Task inputs ->
------------------------------------------------

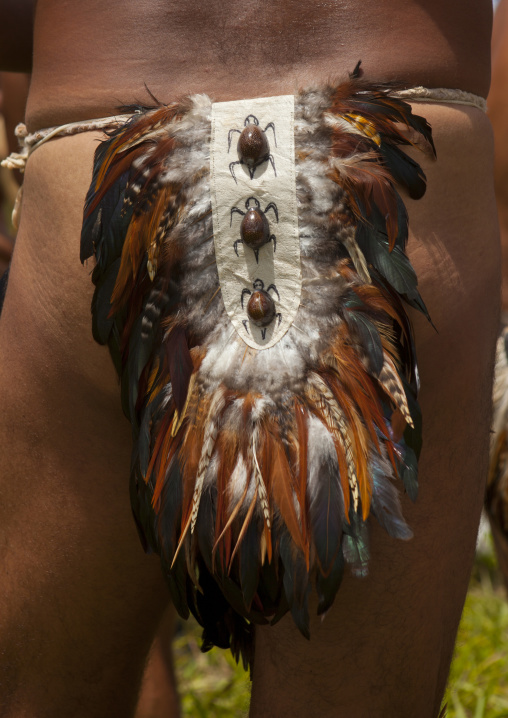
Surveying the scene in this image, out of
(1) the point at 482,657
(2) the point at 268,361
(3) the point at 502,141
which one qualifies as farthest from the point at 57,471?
(1) the point at 482,657

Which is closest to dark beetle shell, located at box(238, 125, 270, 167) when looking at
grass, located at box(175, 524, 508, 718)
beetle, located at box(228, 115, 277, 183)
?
beetle, located at box(228, 115, 277, 183)

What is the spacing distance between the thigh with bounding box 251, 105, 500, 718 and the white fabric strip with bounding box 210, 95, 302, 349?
0.53ft

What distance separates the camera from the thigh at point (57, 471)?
107 centimetres

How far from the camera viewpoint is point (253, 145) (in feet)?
3.16

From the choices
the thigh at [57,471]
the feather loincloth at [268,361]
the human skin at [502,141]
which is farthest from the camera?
the human skin at [502,141]

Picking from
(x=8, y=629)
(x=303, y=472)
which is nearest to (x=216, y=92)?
(x=303, y=472)

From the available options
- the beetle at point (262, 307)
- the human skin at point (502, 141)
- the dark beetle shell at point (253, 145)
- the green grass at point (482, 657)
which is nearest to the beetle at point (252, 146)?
the dark beetle shell at point (253, 145)

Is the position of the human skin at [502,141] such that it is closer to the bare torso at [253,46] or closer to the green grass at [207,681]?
the green grass at [207,681]

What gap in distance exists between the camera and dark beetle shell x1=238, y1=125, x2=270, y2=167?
964 millimetres

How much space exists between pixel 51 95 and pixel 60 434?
0.48 meters

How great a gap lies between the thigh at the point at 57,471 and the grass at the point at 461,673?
52.5 inches

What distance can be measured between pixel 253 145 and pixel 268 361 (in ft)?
0.88

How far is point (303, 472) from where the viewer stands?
93 cm

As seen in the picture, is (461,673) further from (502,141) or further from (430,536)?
(430,536)
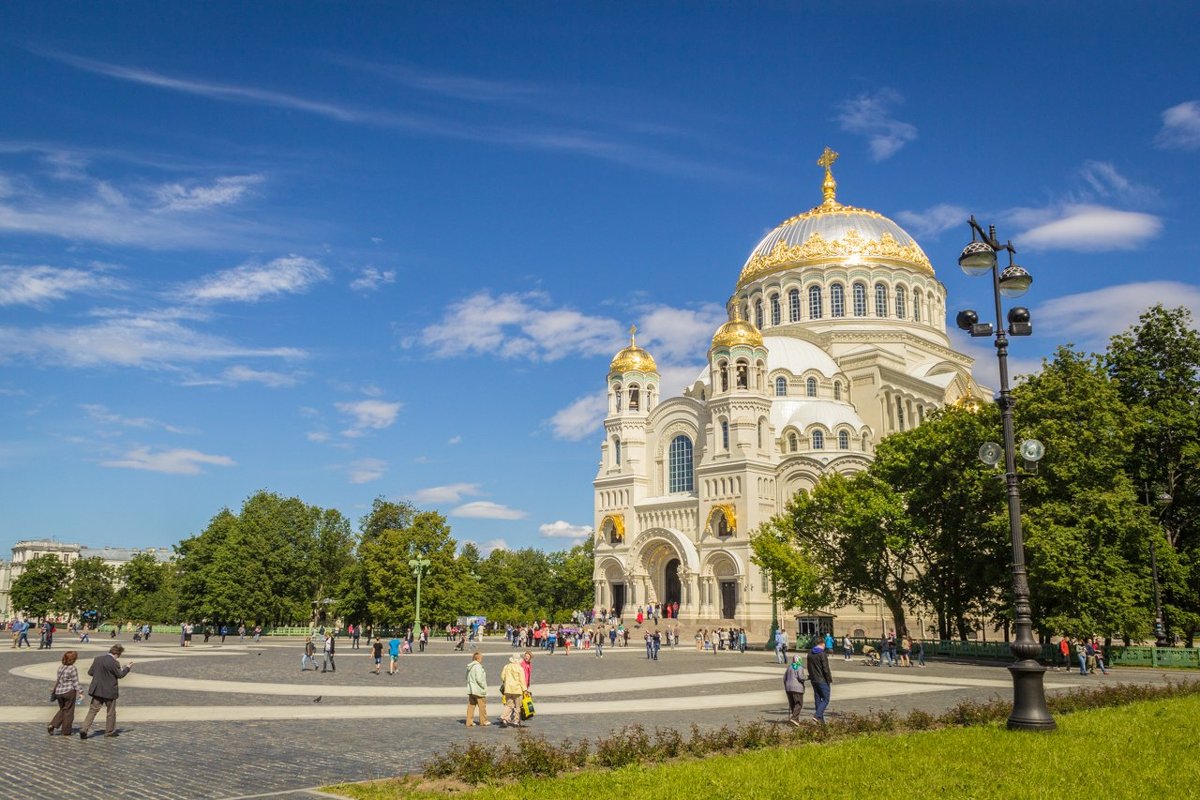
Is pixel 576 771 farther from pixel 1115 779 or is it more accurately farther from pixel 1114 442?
pixel 1114 442

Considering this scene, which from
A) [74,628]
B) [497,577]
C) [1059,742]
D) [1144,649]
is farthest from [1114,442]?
[74,628]

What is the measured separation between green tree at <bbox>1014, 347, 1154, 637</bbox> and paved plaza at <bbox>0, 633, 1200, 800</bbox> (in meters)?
2.42

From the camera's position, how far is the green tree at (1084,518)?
29984mm

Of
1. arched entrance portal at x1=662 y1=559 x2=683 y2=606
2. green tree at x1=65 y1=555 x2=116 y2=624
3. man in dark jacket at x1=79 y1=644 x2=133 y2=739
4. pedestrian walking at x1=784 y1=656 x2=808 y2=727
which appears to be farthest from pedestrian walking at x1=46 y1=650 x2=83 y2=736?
green tree at x1=65 y1=555 x2=116 y2=624

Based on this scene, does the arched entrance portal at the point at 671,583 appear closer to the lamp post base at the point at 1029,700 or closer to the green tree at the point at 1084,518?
the green tree at the point at 1084,518

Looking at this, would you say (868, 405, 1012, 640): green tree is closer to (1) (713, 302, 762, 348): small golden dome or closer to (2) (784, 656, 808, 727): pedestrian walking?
(2) (784, 656, 808, 727): pedestrian walking

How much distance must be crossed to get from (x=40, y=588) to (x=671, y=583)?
61112 millimetres

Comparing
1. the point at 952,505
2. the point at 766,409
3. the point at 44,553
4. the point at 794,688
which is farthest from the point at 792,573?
the point at 44,553

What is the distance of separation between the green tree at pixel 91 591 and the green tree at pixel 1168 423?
91112mm

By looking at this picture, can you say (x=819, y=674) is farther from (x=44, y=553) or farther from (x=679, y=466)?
(x=44, y=553)

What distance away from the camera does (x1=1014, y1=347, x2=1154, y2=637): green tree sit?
29984 mm

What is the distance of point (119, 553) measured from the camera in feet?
566

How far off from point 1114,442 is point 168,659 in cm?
3365

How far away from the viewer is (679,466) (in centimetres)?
6612
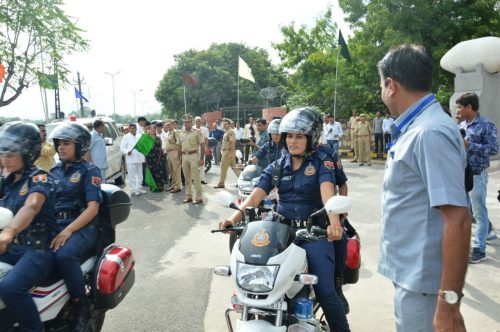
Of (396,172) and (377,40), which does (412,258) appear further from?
(377,40)

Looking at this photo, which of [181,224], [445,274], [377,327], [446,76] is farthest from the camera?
[446,76]

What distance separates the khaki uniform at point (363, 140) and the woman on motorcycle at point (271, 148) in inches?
334

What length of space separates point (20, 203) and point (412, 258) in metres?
2.50

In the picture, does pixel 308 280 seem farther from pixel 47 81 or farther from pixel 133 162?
pixel 47 81

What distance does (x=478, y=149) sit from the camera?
5.10 meters

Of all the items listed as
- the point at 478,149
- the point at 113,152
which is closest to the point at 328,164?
the point at 478,149

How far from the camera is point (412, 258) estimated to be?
5.98ft

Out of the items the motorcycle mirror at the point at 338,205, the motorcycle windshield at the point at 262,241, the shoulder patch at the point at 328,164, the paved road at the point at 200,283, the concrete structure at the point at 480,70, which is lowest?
the paved road at the point at 200,283

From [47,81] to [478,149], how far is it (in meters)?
17.4

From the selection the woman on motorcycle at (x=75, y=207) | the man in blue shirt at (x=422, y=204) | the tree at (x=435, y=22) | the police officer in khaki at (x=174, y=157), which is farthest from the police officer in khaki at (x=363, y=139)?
the man in blue shirt at (x=422, y=204)

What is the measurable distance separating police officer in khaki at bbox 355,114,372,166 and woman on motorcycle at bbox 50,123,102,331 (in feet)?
39.6

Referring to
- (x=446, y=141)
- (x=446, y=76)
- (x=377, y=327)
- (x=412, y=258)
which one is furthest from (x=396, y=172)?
(x=446, y=76)

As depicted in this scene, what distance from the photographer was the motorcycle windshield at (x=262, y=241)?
2.40 meters

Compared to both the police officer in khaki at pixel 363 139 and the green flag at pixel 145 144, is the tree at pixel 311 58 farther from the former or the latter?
the green flag at pixel 145 144
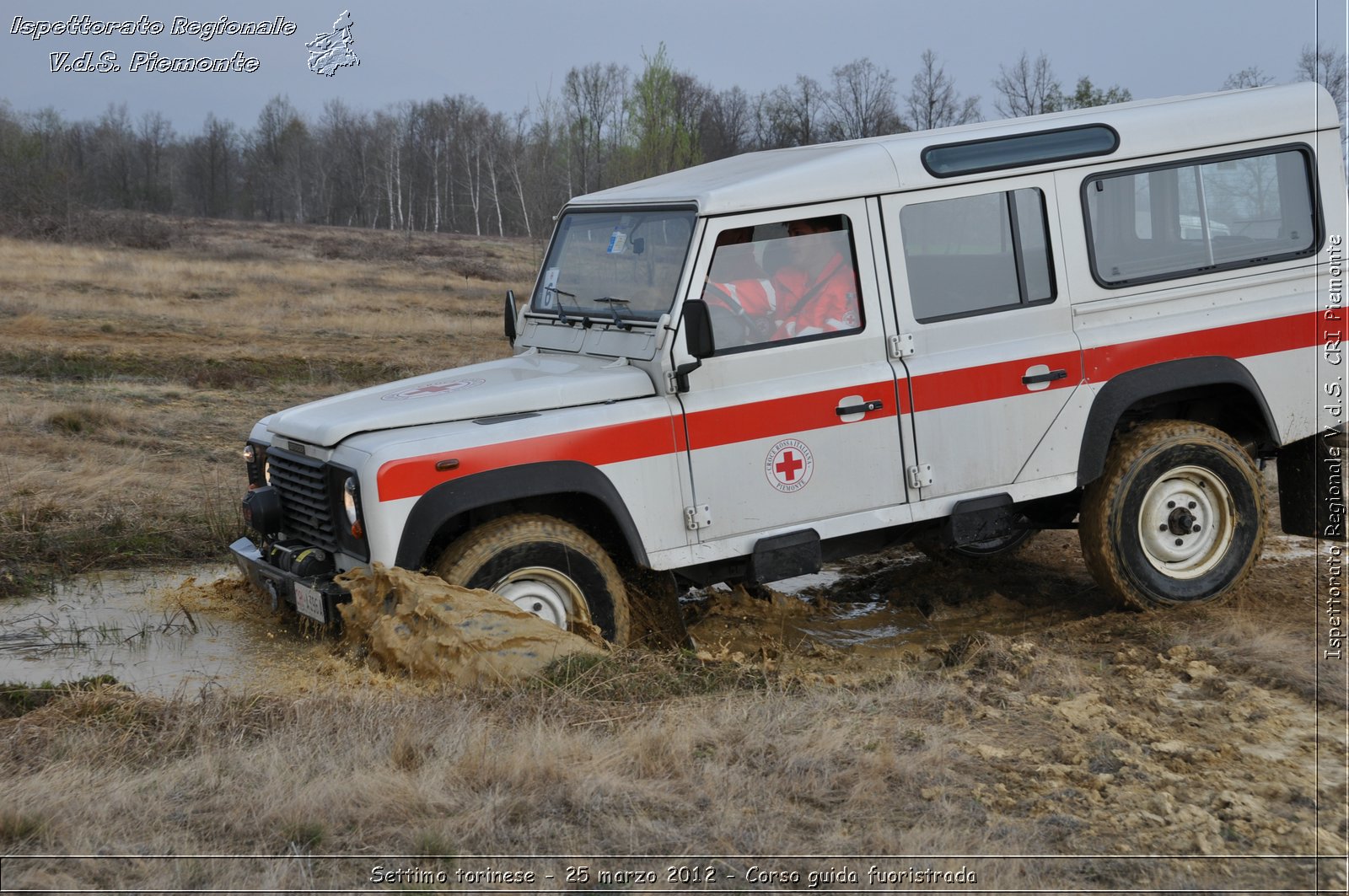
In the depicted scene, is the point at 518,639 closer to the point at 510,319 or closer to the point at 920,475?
the point at 920,475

------------------------------------------------

Your objective -> Please reproduce nothing but the lines from the one containing "Referring to" through the closing line of the listing, retyped word for word, pictures excluded.

Exercise result ->
Referring to
- (x=446, y=141)
- (x=446, y=76)
- (x=377, y=327)
- (x=412, y=258)
which one is furthest from (x=396, y=172)?
(x=446, y=76)

As depicted in this scene, what distance from the photographer was the motorcycle windshield at (x=262, y=241)?
2.40 meters

Compared to both the police officer in khaki at pixel 363 139 and the green flag at pixel 145 144, is the tree at pixel 311 58 farther from the former or the latter?
the green flag at pixel 145 144
In the depicted scene, is the point at 518,639 closer to the point at 510,319 or closer to the point at 920,475?
the point at 920,475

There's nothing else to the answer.